■ WHAT YOU NEED TO DO ■
Return each of the entries below line for line, with no changes.

Entries from a dataset
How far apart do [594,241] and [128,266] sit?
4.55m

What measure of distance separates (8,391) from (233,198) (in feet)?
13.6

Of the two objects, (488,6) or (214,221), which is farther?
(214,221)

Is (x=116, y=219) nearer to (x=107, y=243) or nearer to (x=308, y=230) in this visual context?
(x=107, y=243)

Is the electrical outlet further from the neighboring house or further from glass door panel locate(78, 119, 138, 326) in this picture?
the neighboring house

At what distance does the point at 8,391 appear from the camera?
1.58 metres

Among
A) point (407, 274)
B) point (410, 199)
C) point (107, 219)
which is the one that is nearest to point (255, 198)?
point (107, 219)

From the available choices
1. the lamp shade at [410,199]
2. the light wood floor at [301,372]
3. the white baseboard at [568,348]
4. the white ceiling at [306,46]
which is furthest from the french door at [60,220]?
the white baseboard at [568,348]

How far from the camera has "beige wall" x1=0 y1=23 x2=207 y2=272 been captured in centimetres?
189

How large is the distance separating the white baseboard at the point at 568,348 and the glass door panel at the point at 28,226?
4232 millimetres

■ EXPECTED ANSWER ■
How far apart do [594,241] and [128,266] sit?
4.55m

What measure of distance separates (8,391) from (233,198) (in feet)?
13.6

Of the two objects, (488,6) or (214,221), which is farther?
(214,221)

Is (x=116, y=219) nearer to (x=107, y=243) or nearer to (x=308, y=230) in this visual context?
(x=107, y=243)

Is the electrical outlet further from the neighboring house or further from glass door panel locate(78, 119, 138, 326) in this picture?
the neighboring house

At what distance does the point at 8,391 appear from the camera?
1.58 metres

Among
A) point (407, 274)
B) point (410, 199)
C) point (107, 219)
which is the one that is nearest to point (255, 198)?
point (107, 219)

From the available choices
1. the lamp shade at [410,199]
2. the light wood floor at [301,372]
3. the white baseboard at [568,348]
4. the white ceiling at [306,46]
which is furthest from the french door at [60,220]?
the white baseboard at [568,348]

How far from the camera has "beige wall" x1=0 y1=23 x2=207 y2=272 been captured in centimetres?
189

How large is the distance separating the white baseboard at the point at 568,348 and the glass door panel at the point at 28,226?
4232 millimetres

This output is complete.